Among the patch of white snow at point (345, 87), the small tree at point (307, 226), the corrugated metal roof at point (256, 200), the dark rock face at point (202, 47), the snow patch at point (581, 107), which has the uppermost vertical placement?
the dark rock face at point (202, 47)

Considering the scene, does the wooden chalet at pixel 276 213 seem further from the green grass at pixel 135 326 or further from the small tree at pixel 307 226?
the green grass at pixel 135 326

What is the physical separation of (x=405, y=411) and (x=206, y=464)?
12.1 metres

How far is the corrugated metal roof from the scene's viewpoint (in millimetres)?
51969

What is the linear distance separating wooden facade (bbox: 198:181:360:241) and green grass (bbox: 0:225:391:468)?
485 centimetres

...

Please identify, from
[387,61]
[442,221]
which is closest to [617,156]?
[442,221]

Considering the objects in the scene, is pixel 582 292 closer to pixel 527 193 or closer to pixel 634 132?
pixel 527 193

---

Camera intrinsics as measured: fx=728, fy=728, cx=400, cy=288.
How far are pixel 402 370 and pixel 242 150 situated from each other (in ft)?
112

What this task involves:
Can you format the stretch of the records from the line containing "How far is the" through the line containing "485 centimetres" as a Markdown table with columns Num and Line, one row per line and blank lines omitted?

Exercise solution:
| Num | Line |
|---|---|
| 1 | How far is the corrugated metal roof from the scene's viewpoint (in millimetres)? |
| 2 | 51969 |
| 3 | What is the linear distance separating wooden facade (bbox: 198:181:360:241) and green grass (bbox: 0:225:391:468)? |
| 4 | 485 centimetres |